*** Block opens ***

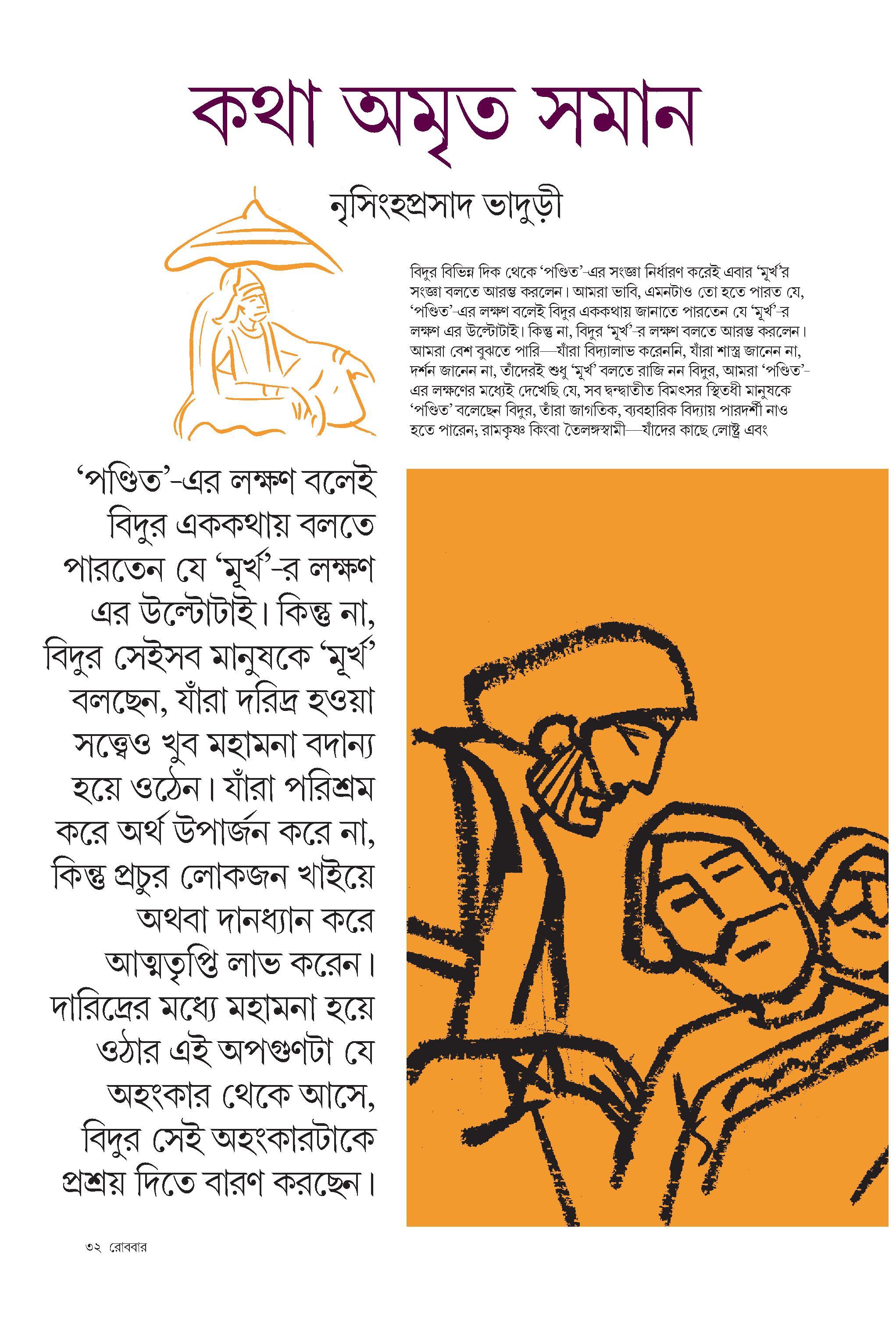 কথা অমৃত সমান

নৃসিংহপ্রসাদ ভাদুড়ী

বিদুর বিভিন্ন দিক থেকে ‘পণ্ডিত’-এর সংজ্ঞা নির্ধারণ করেই এবার ‘মূর্খ’র সংজ্ঞা বলতে আরম্ভ করলেন। আমরা ভাবি, এমনটাও তো হতে পারত যে, ‘পণ্ডিত’-এর লক্ষণ বলেই বিদুর এককথায় জানাতে পারতেন যে ‘মূর্খ’-র লক্ষণ এর উল্টোটাই। কিন্তু না, বিদুর ‘মূর্খ’-র লক্ষণ বলতে আরম্ভ করলেন। আমরা বেশ বুঝতে পারি—যাঁরা বিদ্যালাভ করেননি, যাঁরা শাস্ত্র জানেন না, দর্শন জানেন না, তাঁদেরই শুধু ‘মূর্খ’ বলতে রাজি নন বিদুর, আমরা ‘পণ্ডিত’-এর লক্ষণের মধ্যেই দেখেছি যে, সব দ্বন্দ্বাতীত বিমৎসর স্থিতধী মানুষকে ‘পণ্ডিত’ বলেছেন বিদুর, তাঁরা জাগতিক, ব্যবহারিক বিদ্যায় পারদর্শী নাও হতে পারেন; রামকৃষ্ণ কিংবা তৈলঙ্গস্বামী—যাঁদের কাছে লোষ্ট্র এবং

‘পণ্ডিত’-এর লক্ষণ বলেই বিদুর এককথায় বলতে পারতেন যে ‘মূর্খ’-র লক্ষণ এর উল্টোটাই। কিন্তু না, বিদুর সেইসব মানুষকে ‘মূর্খ’ বলছেন, যাঁরা দরিদ্র হওয়া সত্ত্বেও খুব মহামনা বদান্য হয়ে ওঠেন। যাঁরা পরিশ্রম করে অর্থ উপার্জন করে না, কিন্তু প্রচুর লোকজন খাইয়ে অথবা দানধ্যান করে আত্মতৃপ্তি লাভ করেন। দারিদ্রের মধ্যে মহামনা হয়ে ওঠার এই অপগুণটা যে অহংকার থেকে আসে, বিদুর সেই অহংকারটাকে প্রশ্রয় দিতে বারণ করছেন।

৩২ রোববার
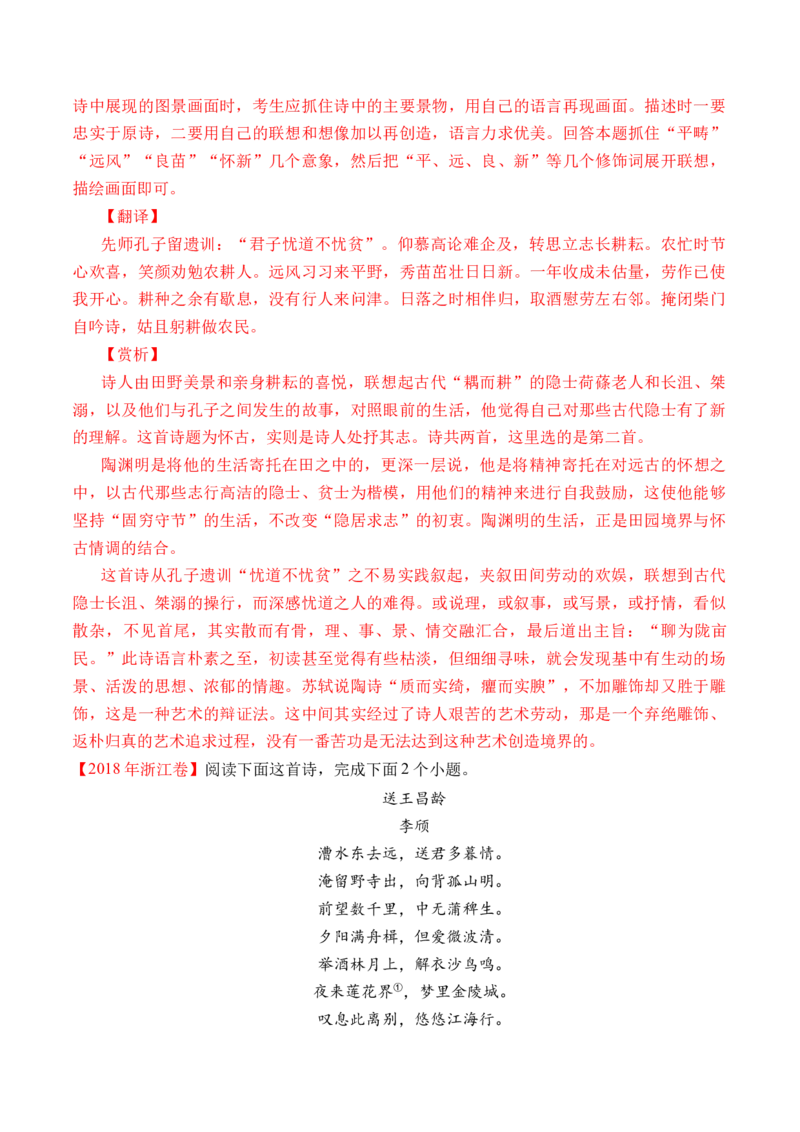 诗中展现的图景画面时，考生应抓住诗中的主要景物，用自己的语言再现画面。描述时一要忠实于原诗，二要用自己的联想和想像加以再创造，语言力求优美。回答本题抓住“平畴”“远风”“良苗”“怀新”几个意象，然后把“平、远、良、新”等几个修饰词展开联想，描绘画面即可。

【翻译】

先师孔子留遗训：“君子忧道不忧贫”。仰慕高论难企及，转思立志长耕耘。农忙时节心欢喜，笑颜劝勉农耕人。远风习习来平野，秀苗茁壮日日新。一年收成未估量，劳作已使我开心。耕种之余有歇息，没有行人来问津。日落之时相伴归，取酒慰劳左右邻。掩闭柴门自吟诗，姑且躬耕做农民。

【赏析】

诗人由田野美景和亲身耕耘的喜悦，联想起古代“耦而耕”的隐士荷蓧老人和长沮、桀溺，以及他们与孔子之间发生的故事，对照眼前的生活，他觉得自己对那些古代隐士有了新的理解。这首诗题为怀古，实则是诗人处抒其志。诗共两首，这里选的是第二首。

陶渊明是将他的生活寄托在田之中的，更深一层说，他是将精神寄托在对远古的怀想之中，以古代那些志行高洁的隐士、贫士为楷模，用他们的精神来进行自我鼓励，这使他能够坚持“固穷守节”的生活，不改变“隐居求志”的初衷。陶渊明的生活，正是田园境界与怀古情调的结合。

这首诗从孔子遗训“忧道不忧贫”之不易实践叙起，夹叙田间劳动的欢娱，联想到古代隐士长沮、桀溺的操行，而深感忧道之人的难得。或说理，或叙事，或写景，或抒情，看似散杂，不见首尾，其实散而有骨，理、事、景、情交融汇合，最后道出主旨：“聊为陇亩民。”此诗语言朴素之至，初读甚至觉得有些枯淡，但细细寻味，就会发现基中有生动的场景、活泼的思想、浓郁的情趣。苏轼说陶诗“质而实绮，癯而实腴”，不加雕饰却又胜于雕饰，这是一种艺术的辩证法。这中间其实经过了诗人艰苦的艺术劳动，那是一个弃绝雕饰、返朴归真的艺术追求过程，没有一番苦功是无法达到这种艺术创造境界的。

【2018年浙江卷】阅读下面这首诗，完成下面2个小题。

送王昌龄

李颀

漕水东去远，送君多暮情。
淹留野寺出，向背孤山明。
前望数千里，中无蒲稗生。
夕阳满舟楫，但爱微波清。
举酒林月上，解衣沙鸟鸣。
夜来莲花界$^{①}$，梦里金陵城。
叹息此离别，悠悠江海行。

*** Block closes ***

■ **WORK INSTRUCTIONS**:
Having found the line that contains "漕水东去远，送君多暮情。", set down that line and all the rest through the end of the records, exactly.

■ **RESULT FOR THIS TASK**:
漕水东去远，送君多暮情。
淹留野寺出，向背孤山明。
前望数千里，中无蒲稗生。
夕阳满舟楫，但爱微波清。
举酒林月上，解衣沙鸟鸣。
夜来莲花界$^{①}$，梦里金陵城。
叹息此离别，悠悠江海行。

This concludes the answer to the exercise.